**SUPPLIED TEXT:**
The next morning he moaned from his cot: "I'm so seasick I fear I might die." But when I walked him topside for fresh air, we noticed the great ship was still tied to the pier.


Because the personalities of the two men were hopelessly polarized, as we advanced toward the German border, the incidents of foxhole humor that flew like sparks between these two opposites were rich sources of diversion from the daily rigors of combat.

During the division's attack across France and Belgium that summer of 1944, we stopped occasionally to wait for the Red Ball Express to catch up with fuel, ammunition, and supplies. To utilize these stops, the men wrote letters, washed clothes in gasoline, catnapped, or repaired battle equipment.

Edgecomb frequently sat cross-legged in the grass and played solitaire. Whenever he chanced to leave his game for some errand, Cavanaugh, always alert, would seize the moment and manage to pour gasoline under his cards, and then pour a fuse away from the flash point.

After Edgecomb returned to his game, he would see a thin line of fire rushing toward him, with only scant seconds to jump away before his cards blew up in flames. Then the chase would begin, with Edgecomb exhorting he was going to kill the SOB.

**DATA RECORDS:**
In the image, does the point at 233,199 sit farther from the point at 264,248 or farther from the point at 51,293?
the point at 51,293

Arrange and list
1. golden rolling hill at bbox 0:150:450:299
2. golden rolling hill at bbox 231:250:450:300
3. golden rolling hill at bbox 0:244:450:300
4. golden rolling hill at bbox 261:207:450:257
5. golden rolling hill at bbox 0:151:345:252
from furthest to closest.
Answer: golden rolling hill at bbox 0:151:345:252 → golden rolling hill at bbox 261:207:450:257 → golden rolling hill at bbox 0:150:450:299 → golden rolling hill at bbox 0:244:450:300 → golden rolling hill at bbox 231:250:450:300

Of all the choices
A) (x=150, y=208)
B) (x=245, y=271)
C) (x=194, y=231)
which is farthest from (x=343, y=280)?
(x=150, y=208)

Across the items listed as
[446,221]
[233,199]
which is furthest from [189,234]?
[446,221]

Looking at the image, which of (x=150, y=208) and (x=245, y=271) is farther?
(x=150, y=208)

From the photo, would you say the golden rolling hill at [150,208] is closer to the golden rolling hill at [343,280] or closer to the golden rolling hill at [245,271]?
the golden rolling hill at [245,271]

--

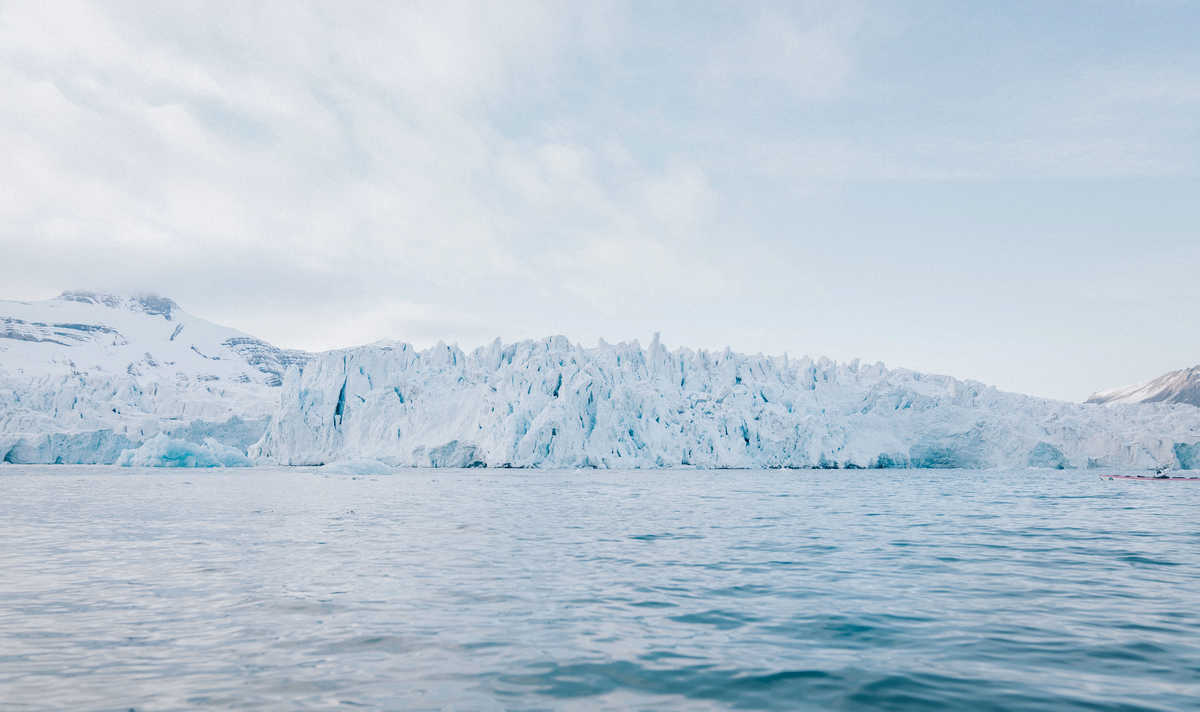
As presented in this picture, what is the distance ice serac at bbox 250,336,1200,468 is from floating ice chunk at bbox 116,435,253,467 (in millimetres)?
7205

---

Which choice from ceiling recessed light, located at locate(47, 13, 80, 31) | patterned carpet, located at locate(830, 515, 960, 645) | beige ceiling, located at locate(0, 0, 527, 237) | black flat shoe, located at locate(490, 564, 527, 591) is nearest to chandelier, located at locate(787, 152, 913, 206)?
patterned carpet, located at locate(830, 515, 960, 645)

**WHAT THIS EXERCISE ASKS:**
[a] Answer these about the wartime excerpt above, please:
(i) What was the great ship still tied to?
(ii) In what summer did the division attack across France and Belgium?
(iii) What card game did Edgecomb play while sitting cross-legged in the grass?
[b] From the wartime excerpt, return the part that opens with the words "The next morning" and closes with "to the pier.".

**RESPONSES FOR EACH TASK:**
[a]
(i) The pier.
(ii) The summer of 1944.
(iii) Solitaire.

[b]
The next morning he moaned from his cot: "I'm so seasick I fear I might die." But when I walked him topside for fresh air, we noticed the great ship was still tied to the pier.